Some researchers believe sustained breathing of moondust could be dangerous. The sharp-edged grains are able to make tiny cuts in flesh, and they could easily become stuck in lung tissue. Ash presents a similar hazard.

"With volcanic ash, people are advised to wear particle masks or stay indoors," notes Miller."
"It's not poisonous, but people with asthma or emphysema can have problems if they inhale it."
"And people who wear contacts have to take their contacts out."

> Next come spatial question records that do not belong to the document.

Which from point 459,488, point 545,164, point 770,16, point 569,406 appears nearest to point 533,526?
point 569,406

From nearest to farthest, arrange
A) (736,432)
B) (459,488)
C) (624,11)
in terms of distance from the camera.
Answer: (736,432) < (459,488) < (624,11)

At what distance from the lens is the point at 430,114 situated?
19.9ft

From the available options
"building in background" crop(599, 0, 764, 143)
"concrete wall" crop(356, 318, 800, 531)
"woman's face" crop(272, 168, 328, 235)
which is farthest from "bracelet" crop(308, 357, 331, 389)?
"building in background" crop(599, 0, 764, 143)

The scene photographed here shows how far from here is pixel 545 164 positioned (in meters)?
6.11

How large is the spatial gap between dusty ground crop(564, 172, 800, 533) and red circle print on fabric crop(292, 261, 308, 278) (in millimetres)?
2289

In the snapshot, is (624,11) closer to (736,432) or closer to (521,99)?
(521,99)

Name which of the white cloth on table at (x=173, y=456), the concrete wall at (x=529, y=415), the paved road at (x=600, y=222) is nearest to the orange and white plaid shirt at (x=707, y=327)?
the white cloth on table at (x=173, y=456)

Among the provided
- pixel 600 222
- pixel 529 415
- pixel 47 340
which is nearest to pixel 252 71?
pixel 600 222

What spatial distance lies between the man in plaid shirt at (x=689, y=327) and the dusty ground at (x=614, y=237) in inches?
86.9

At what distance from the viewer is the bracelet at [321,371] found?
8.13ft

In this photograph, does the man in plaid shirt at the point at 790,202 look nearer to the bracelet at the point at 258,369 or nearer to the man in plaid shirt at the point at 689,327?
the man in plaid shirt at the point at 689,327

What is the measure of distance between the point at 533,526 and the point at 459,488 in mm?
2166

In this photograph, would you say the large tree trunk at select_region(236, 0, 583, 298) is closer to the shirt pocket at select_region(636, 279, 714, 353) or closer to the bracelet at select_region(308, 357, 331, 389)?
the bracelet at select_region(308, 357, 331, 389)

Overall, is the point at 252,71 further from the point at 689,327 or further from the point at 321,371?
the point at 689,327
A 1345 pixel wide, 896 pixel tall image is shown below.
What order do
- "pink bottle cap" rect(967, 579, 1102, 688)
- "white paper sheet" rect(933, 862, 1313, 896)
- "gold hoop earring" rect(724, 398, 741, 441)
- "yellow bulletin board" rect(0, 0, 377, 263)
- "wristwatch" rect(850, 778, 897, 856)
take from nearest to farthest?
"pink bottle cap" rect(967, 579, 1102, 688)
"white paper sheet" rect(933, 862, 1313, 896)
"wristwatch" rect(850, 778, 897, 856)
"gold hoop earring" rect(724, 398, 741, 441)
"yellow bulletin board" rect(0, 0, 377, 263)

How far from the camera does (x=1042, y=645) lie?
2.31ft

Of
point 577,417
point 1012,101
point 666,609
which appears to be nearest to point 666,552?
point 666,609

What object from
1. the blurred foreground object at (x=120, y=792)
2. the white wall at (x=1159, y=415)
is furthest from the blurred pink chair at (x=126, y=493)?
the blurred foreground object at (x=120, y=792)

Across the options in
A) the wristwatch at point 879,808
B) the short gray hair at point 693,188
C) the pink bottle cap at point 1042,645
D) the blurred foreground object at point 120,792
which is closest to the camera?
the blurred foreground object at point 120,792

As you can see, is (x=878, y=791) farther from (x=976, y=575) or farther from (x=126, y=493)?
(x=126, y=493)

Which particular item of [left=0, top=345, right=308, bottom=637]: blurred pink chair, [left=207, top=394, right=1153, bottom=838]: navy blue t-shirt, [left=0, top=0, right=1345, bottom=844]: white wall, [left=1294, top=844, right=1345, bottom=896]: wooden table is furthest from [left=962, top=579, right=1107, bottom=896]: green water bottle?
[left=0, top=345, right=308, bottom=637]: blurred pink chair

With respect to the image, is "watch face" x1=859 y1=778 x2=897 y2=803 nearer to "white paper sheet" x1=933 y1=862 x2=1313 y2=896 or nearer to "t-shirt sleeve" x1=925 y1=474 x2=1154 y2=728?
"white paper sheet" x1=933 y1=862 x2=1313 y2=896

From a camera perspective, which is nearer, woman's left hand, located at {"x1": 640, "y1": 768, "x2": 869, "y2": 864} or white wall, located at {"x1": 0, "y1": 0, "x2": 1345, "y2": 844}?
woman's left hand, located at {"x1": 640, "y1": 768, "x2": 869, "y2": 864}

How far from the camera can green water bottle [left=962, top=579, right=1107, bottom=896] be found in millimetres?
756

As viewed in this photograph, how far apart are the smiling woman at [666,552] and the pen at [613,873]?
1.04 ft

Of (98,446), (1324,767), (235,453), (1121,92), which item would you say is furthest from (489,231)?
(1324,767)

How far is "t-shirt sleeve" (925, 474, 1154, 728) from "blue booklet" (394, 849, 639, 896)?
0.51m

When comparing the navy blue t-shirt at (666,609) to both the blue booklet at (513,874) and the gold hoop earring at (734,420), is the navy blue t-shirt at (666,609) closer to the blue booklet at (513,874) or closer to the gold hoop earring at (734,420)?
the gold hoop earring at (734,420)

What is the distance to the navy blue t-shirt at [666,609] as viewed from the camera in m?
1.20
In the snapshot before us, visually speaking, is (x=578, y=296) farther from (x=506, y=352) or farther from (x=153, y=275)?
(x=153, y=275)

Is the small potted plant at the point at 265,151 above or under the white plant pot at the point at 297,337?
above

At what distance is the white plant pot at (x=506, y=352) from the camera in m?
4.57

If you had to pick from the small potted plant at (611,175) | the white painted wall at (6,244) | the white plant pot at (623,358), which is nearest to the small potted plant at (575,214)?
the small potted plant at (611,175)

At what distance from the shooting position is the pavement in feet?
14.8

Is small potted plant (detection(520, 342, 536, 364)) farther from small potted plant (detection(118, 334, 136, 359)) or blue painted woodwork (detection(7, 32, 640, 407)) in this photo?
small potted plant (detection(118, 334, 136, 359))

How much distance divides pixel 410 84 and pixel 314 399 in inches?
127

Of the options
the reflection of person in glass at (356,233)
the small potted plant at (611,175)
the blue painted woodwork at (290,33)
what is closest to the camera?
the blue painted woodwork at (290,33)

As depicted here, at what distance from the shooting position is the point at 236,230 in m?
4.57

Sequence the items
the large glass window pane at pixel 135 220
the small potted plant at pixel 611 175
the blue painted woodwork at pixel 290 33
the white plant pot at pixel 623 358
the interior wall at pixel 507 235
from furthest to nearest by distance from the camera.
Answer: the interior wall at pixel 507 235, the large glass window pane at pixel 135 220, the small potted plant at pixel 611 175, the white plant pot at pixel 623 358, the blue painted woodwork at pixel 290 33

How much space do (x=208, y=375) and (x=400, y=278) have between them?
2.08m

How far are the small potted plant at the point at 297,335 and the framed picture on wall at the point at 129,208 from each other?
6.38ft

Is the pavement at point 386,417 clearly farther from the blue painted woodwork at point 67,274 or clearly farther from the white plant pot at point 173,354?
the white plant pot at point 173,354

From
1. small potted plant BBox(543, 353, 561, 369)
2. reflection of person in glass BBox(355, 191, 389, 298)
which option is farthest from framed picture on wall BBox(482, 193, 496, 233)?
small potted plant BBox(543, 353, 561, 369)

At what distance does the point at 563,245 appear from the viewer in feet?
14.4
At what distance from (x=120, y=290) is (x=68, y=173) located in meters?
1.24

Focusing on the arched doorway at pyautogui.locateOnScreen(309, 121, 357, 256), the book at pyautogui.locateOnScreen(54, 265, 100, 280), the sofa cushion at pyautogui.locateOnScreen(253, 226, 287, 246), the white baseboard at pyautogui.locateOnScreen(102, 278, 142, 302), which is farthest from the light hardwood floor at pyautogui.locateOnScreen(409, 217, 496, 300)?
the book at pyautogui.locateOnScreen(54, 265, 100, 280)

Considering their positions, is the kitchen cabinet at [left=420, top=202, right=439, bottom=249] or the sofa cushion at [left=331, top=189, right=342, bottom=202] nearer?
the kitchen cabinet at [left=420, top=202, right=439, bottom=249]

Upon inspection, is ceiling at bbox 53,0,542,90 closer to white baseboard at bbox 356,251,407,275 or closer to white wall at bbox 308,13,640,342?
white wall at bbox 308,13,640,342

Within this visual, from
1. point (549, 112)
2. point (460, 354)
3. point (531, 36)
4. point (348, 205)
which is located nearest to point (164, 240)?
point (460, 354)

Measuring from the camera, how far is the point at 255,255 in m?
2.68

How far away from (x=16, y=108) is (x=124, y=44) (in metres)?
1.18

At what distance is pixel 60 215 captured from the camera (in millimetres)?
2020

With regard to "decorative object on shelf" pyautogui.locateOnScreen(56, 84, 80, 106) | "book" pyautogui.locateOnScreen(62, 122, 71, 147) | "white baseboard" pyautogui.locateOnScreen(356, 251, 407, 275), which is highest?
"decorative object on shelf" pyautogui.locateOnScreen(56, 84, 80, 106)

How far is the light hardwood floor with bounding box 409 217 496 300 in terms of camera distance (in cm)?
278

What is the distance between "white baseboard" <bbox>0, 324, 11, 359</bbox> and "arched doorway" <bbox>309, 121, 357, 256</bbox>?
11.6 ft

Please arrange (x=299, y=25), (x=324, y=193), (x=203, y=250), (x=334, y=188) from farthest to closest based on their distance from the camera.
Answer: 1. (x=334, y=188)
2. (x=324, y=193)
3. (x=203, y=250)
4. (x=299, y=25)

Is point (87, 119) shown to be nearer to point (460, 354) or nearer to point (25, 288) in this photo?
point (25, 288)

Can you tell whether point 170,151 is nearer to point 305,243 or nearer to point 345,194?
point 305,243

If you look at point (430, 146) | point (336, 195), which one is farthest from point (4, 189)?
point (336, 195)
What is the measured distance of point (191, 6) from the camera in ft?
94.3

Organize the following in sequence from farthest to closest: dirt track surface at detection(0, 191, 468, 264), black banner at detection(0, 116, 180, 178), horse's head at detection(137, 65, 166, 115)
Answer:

FOTO: An Alaskan moonscape.
"Highlights of gray volcanic ash around the snow remind me of craters on the Moon," says photographer Michelle Cosper of Girdwood, Alaska.

Alaska resident Michelle Cosper is one of the people suffering:
"My throat is sore and stingy, and it smells vaguely like sulfur outside," she reports from the town of Girdwood, which has received a coating of ash from Redoubt's recent eruptions.
"We aren't supposed to walk our dogs or go outside for any other reason unnecessarily. Even local newscasters are wearing face masks."

Moondust and volcanic ash cause many of the same troubles. But that does not mean they are the same thing.
Volcanic ash comes from active volcanoes, something the Moon does not have.
Liquid rock decompresses and explodes from the volcano's mouth, producing a mixture of 'foamed' glass and micro- and mini-crystals.

Moondust, on the other hand, is created by meteoroids. Space rocks hit the Moon's surface at hundreds of thousands of miles per hour, fusing topsoil into glass and shattering the same into tiny sharp-edged pieces.

NASA is returning to the Moon in ~2020.

Thanks to Mt. Redoubt, Alaskans are already getting a taste of the new frontier.